The Galaxy Z Flip also ships with a pair of AKG USB-C headphones.
I really like this phone and wish I had more time with it. If I have any concerns, they revolve around the durability of the screen. The products ships with a lengthy warning about screen care, “Do not press the screen or front camera lens with a hard or sharp object, such as a pen or your fingernail,” Samsung warns, “Doing so could result in scratching or puncturing them.” Never before have I considered my fingernail a “sharp object.”
Samsung also warns against getting anything caught in the device when folding it and about the lack of water and dust resistance. It’s also pretty clear you cannot put your own screen protector on top of the folding screen.
All of this is a reminder about the fragility of this new screen technology. I used great care in my time with the Galaxy Z Flip and, yet, I somehow scratched the screen. I don’t know how I did it, but the curved etch was clearly visible with the screen off.
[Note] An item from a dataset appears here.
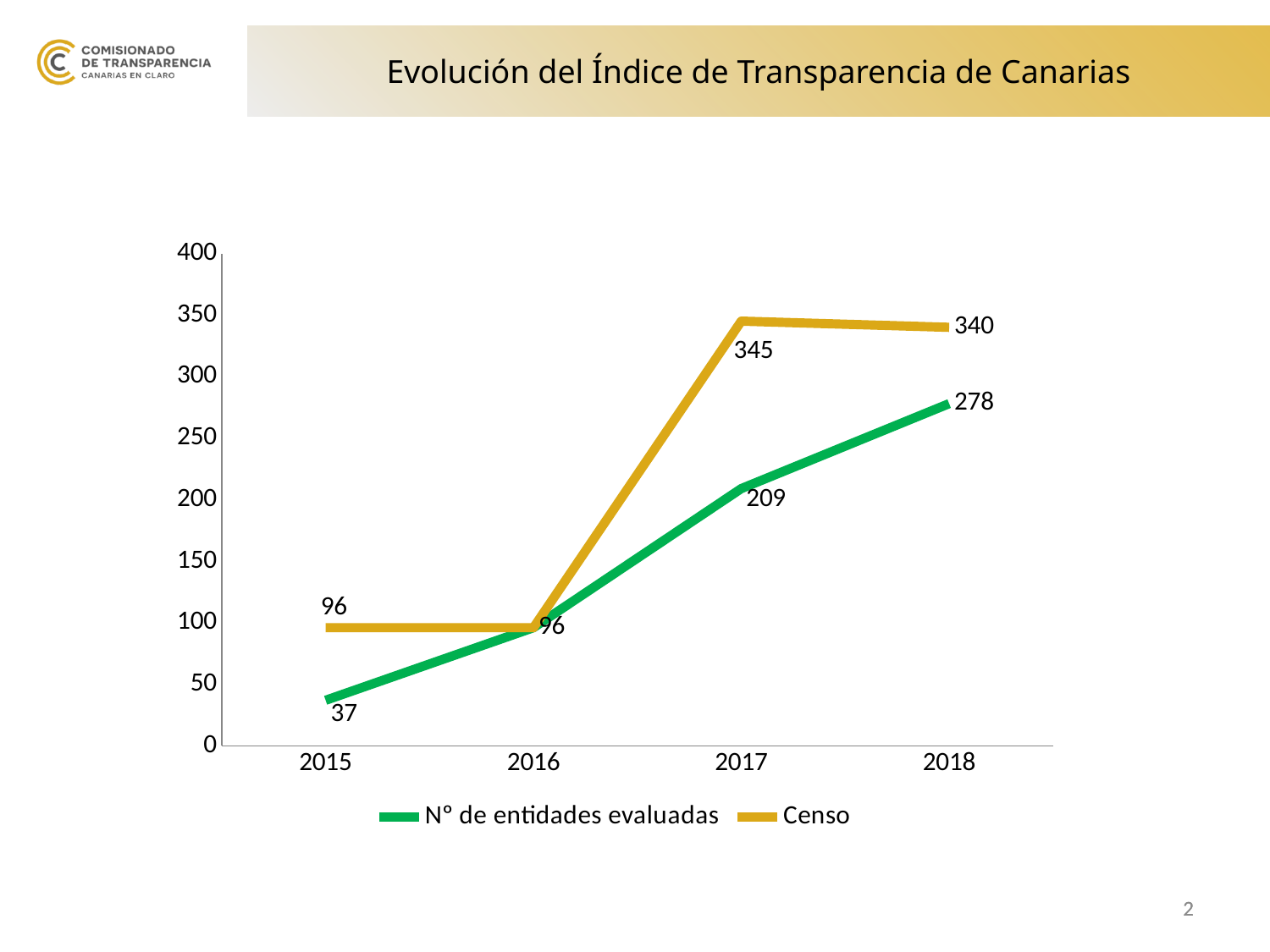
What is the value of Censo in 2018? 340 How many years are plotted along the x axis? 4 In which year is Nº de entidades evaluadas highest? 2018 What is the value of Nº de entidades evaluadas in 2015? 37 How many series does the legend list? 2 What is the value of Censo in 2017? 345 What is the value of Nº de entidades evaluadas in 2018? 278 Does Nº de entidades evaluadas rise or fall from 2015 to 2018? rise What kind of chart is shown on the slide? line chart What is the value of Nº de entidades evaluadas in 2017? 209 What is the difference between Censo and Nº de entidades evaluadas in 2017? 136 Which is larger for Censo: the value in 2017 or the value in 2018? 2017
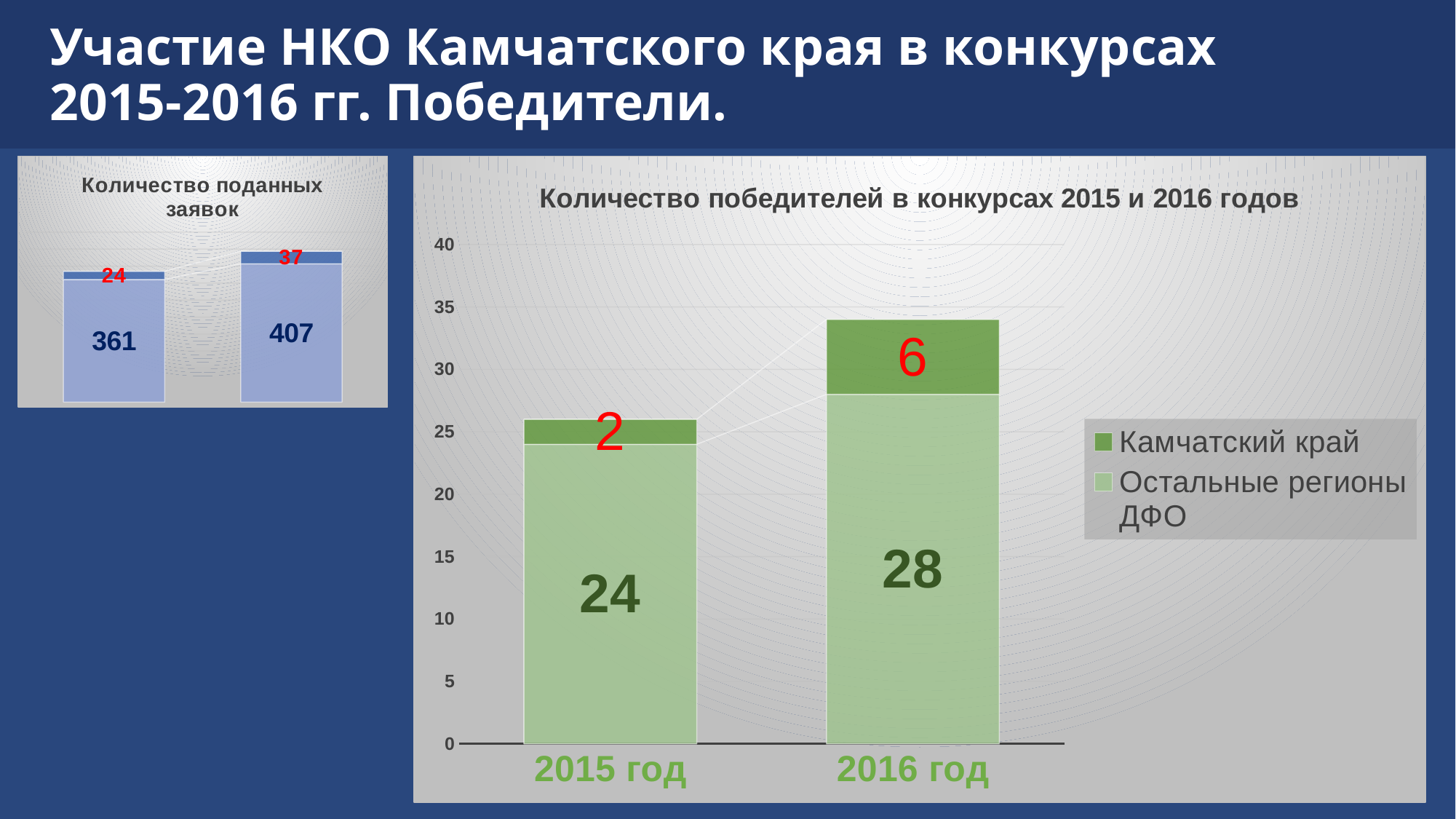
In the chart titled 'Количество победителей в конкурсах 2015 и 2016 годов', by how much did the value for Камчатский край increase from 2015 год to 2016 год? 4 In the chart titled 'Количество победителей в конкурсах 2015 и 2016 годов', what is the value for Камчатский край in 2016 год? 6 In the chart titled 'Количество поданных заявок' on the left of the slide, what is the difference between the values printed in the large light-blue segments of the right bar and the left bar? 46 In the chart titled 'Количество победителей в конкурсах 2015 и 2016 годов', what is the value for Остальные регионы ДФО in 2016 год? 28 In the chart titled 'Количество победителей в конкурсах 2015 и 2016 годов', how many series does the legend list? 2 In the chart titled 'Количество победителей в конкурсах 2015 и 2016 годов', what is the total of the stacked bar for 2015 год? 26 In the chart titled 'Количество победителей в конкурсах 2015 и 2016 годов', what is the value for Камчатский край in 2015 год? 2 In the chart titled 'Количество победителей в конкурсах 2015 и 2016 годов', does the value for Остальные регионы ДФО rise or fall from 2015 год to 2016 год? rise In the chart titled 'Количество поданных заявок' on the left of the slide, what is the value printed in the large light-blue segment of the right bar? 407 What kind of chart is the chart titled 'Количество победителей в конкурсах 2015 и 2016 годов'? stacked bar chart In the chart titled 'Количество победителей в конкурсах 2015 и 2016 годов', what is the total of the stacked bar for 2016 год? 34 In the chart titled 'Количество победителей в конкурсах 2015 и 2016 годов', which series is shown in dark green in the legend? Камчатский край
I worry what would happen after a few months with the device.
And, no, I did not drop the phone.
Even in my limited experience with the Samsung Galaxy Z Flip, I walked away impressed and think the design is inspired. I enjoyed using it as a normal-sized smartphone and loved folding it up and dropping it into my pocket. Its versatility makes it something more than just a folding phone. The Z Flip is a new kind of device and one that I think a lot of people will want.
There are concerns about the screen and how well it can hold up to normal life, but with a bit of care, I think it might last for years, or at least until you’ve folded it 200,000 times.